Listening to the scientist in the room

The scientists in the room were not heard. The company was led by people who lacked technical skill. Rather than understanding their limitations, they actively denied any lack of knowledge. They therefore didn’t listen when those best placed tried to flag issues. There was also no route for whistle blowing, either to the board, or to external organisations, partly due to the NDAs and threats of litigation. As a leader, this has made me reflect on both how important it is to listen to those skilled individuals you have working for you, but also how much there needs to be processes in place that bypass me in the case of a need for escalation. No one is perfect, and it is so important that concerns are heard and acted upon.

Silos limit productivity and communication

One reason that Theranos not only manage to hide its failings, but also probably failed in the first place, was that everyone was kept in silos and isolated from each other. There were no multi-disciplinary collaborations, sharing was actively forbidden, and there were no cross department routes of communication. Everything was linear, up and down. This can easily be seen as a failing in other large institutions, not because of an active plan, but because we don’t encourage enough cross organisational working. Collaboration is key to innovation, trouble shooting, but also to fault finding and improvement. It takes effort to do well, but is worth investing the time and energy into for improved results.

Vision alone is not enough

Vision without follow through is always going to fail. Vision without working pragmatically on turning it into reality will not succeed. Once you move from vision into implementation or delivery, it cannot be enough that you alone own the vision. It has to be shared, it can no longer be owned by an individual. By sharing it, you also have to take onboard the input of those others, and if you cling to the original too tightly then you are setting it up to be a disappointment.

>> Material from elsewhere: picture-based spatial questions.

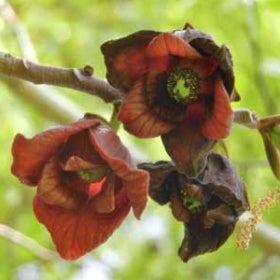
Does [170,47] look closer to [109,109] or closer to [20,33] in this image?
[20,33]

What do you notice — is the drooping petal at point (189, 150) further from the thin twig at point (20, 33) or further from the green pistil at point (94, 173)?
the thin twig at point (20, 33)

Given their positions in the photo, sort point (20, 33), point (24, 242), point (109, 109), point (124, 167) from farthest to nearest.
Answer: point (109, 109), point (24, 242), point (20, 33), point (124, 167)

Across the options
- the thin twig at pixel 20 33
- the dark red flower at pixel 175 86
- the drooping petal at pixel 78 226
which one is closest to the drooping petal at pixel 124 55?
the dark red flower at pixel 175 86

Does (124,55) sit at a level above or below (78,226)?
above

People are the ones who suffer

People were actively hurt by this poor use of science and innovation. The scientists themselves suffered when they tried to raise the alarm, emotionally and through litigation. Most of all though, the patients who placed their faith in a diagnostic that could never deliver suffered, either through over or under treatment. Because this tale occurred in the states, those failings also came with a financial burden, as well as a physical one. This book makes me so grateful for the NHS and our regulatory structure for the governance and protection it provides. Nothing is perfect, but an imperfect something is so so much better than the alternatives. I hope you find the book as eye opening as I did.